### [Problems to solve]
1. In the message on AI and free software, what does the writer say the goal of free software is?
2. Please continue the message on AI and free software from its last sentence.

### [Source text]
++++++++++

Hi, On 2/19/26 21:21, Andrea Pappacoda wrote:
[...]
but for the consequences that the creation of the technology itself has on free software, society, and the environment.
That's the key: the goal of free software isn't to create the largest possible collection of gratis software, but to build something that strengthens the agency and autonomy of users.
There is a massive difference between experienced programmers and novices in how they use AI tools, and there is a difference between ongoing maintenance and drive-by contributions.
As experienced developers doing ongoing maintenance, we're only looking at experienced developers doing ongoing maintenance, and AI can easily take the place of a junior programmer that can perform tasks under guidance. The main criticism[1] here is that these are project resources not spent on onboarding new contributors: the AI agent will not learn anything from the exchange.
For the long term health of the free software ecosystem, we also need an accessible entry point for novice developers.
This means leaving some simple onboarding tasks that could probably be solved by an AI agent for a human to do: the value is not in the code created, but in the knowledge transfer.
This also means limiting the complexity of software projects, and finding a good balance between boilerplate and deeply nested dependencies that reuse so much code that modifying a single line can affect hundreds of different uses.

++++++++++

### [Dataset content]
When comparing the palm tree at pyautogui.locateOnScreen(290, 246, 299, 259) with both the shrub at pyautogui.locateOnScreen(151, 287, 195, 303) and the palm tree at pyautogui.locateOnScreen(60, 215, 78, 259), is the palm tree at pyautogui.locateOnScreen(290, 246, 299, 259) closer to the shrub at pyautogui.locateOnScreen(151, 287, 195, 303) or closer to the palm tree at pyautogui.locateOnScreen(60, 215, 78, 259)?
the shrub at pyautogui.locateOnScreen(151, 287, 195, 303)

++++++++++

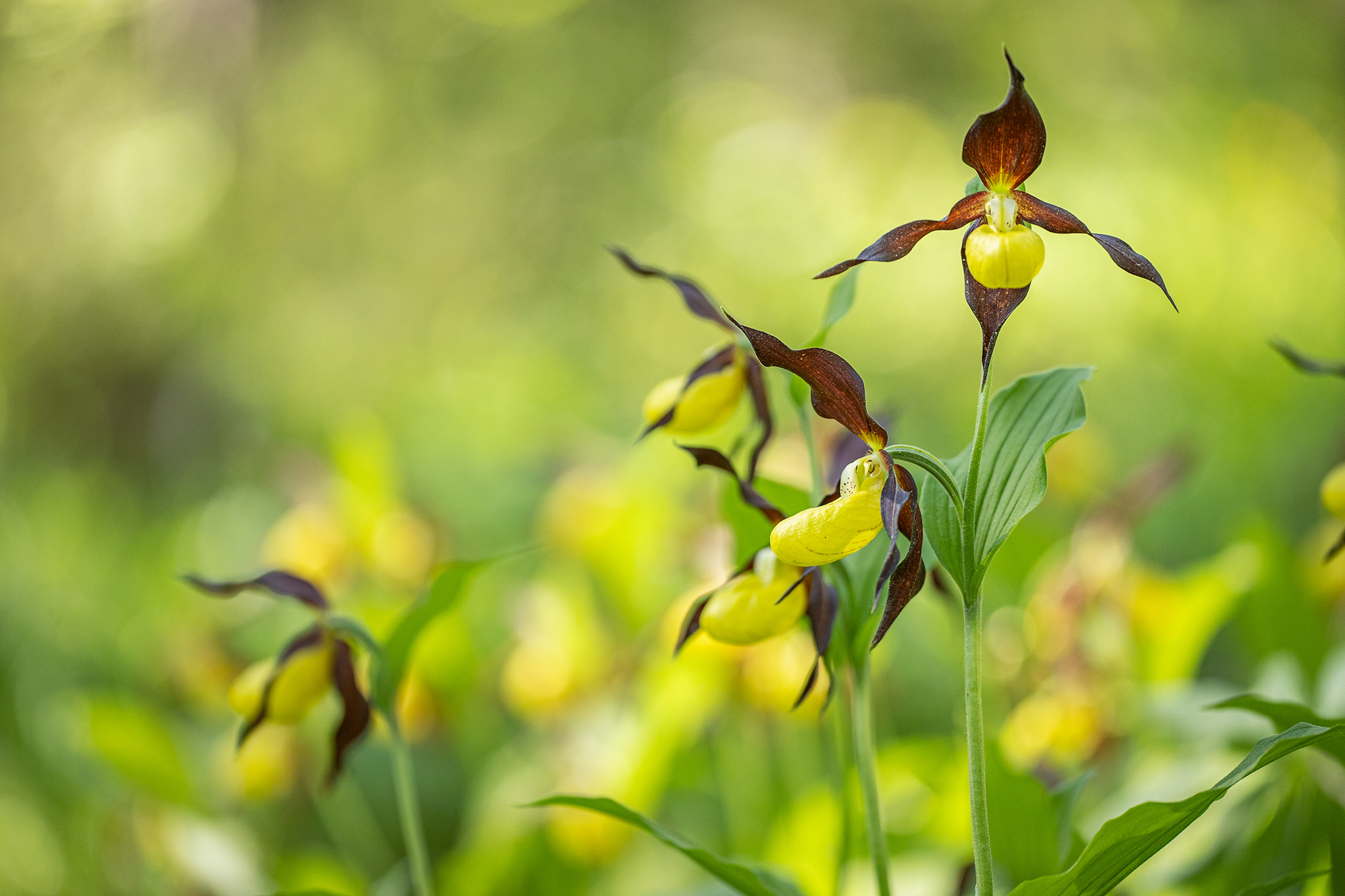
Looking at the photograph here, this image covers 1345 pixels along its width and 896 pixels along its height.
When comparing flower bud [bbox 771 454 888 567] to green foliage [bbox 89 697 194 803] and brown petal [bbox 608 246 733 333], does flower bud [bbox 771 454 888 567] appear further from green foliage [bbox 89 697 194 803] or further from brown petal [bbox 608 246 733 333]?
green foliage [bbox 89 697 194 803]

++++++++++

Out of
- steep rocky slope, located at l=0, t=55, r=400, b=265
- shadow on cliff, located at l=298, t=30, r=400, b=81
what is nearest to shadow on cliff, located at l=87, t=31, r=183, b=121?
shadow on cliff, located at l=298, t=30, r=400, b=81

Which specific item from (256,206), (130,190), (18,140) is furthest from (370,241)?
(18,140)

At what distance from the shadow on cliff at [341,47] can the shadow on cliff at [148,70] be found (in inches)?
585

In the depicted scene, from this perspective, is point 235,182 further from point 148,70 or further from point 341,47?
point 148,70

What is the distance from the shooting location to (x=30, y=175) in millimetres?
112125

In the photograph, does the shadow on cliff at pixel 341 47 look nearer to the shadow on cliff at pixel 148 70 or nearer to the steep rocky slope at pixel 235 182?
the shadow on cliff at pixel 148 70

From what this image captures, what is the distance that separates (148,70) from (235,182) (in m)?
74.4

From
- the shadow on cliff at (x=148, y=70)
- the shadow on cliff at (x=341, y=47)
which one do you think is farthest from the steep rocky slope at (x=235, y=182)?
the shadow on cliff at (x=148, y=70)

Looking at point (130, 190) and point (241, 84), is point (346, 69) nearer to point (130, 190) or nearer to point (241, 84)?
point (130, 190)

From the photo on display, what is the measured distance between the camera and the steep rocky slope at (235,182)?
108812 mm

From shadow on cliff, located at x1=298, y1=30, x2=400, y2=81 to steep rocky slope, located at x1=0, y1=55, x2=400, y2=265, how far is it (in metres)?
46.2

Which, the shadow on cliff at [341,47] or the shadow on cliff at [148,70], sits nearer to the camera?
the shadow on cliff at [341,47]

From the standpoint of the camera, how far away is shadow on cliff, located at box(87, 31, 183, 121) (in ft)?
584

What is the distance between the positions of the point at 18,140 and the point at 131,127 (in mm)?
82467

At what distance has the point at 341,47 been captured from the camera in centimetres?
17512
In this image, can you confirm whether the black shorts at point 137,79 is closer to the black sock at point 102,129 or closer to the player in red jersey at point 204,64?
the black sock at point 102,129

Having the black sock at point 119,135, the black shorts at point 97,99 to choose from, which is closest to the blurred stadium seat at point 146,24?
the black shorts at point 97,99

++++++++++

### [Responses per task]
1. To build something that strengthens the agency and autonomy of users.

2.
A good example of that in Debian is debhelper: it massively reduces boilerplate in a lot of packages, but maintenance of debhelper itself is significantly more complex than that. Do we set the desired skill level for new applicants at
1. "can use debhelper to package a simple application", 2. "can build packages without debhelper (even if they never do)", or 3. "can maintain debhelper"?I think it is obvious that option 1 is not sustainable for Debian, because these developers would not be able to work autonomously; they are always dependent on the debhelper maintainers. Option 2 is nonsensical, because we would be teaching skills that are never used, and option 3 is too steep a barrier.
AI use presents us (and the commercial software world as well) with a similar problem: there is a massive skill gap between "gets some results" and "consistently and sustainably delivers results", bridging that gap essentially requires starting from scratch, but is required to achieve independence from the operators of the AI service, and this gap is disrupting the pipeline of new entrants.
Any AI policy we come up with needs to solve this onboarding problem. We neither want to discourage people by rejecting their contributions, nor do we want to expend mentoring resources on people who do not want to be mentored.
Whether some of the experienced people in Debian have had positive or negative experiences with some AI tool is largely irrelevant, because for the long term health of the free software ecosystem it does not matter all that much if they use AI tools or not. I don't understand why anyone would pay an external service to take over the fun aspects of working on free software, leaving them with the tedious parts like reviews, but that's also not something we need to regulate.
However, I think that accepting AI-assisted drive-by contributions is actually harmful, because the best-case outcome is that a trivial problem got solved without actually onboarding a new contributor, and the worst-case outcome is that the new contributor is just proxying between an AI and the maintainer.
In addition, I believe accepting AI-assisted contributions will discourage contributors that do not have the financial means to access AI services.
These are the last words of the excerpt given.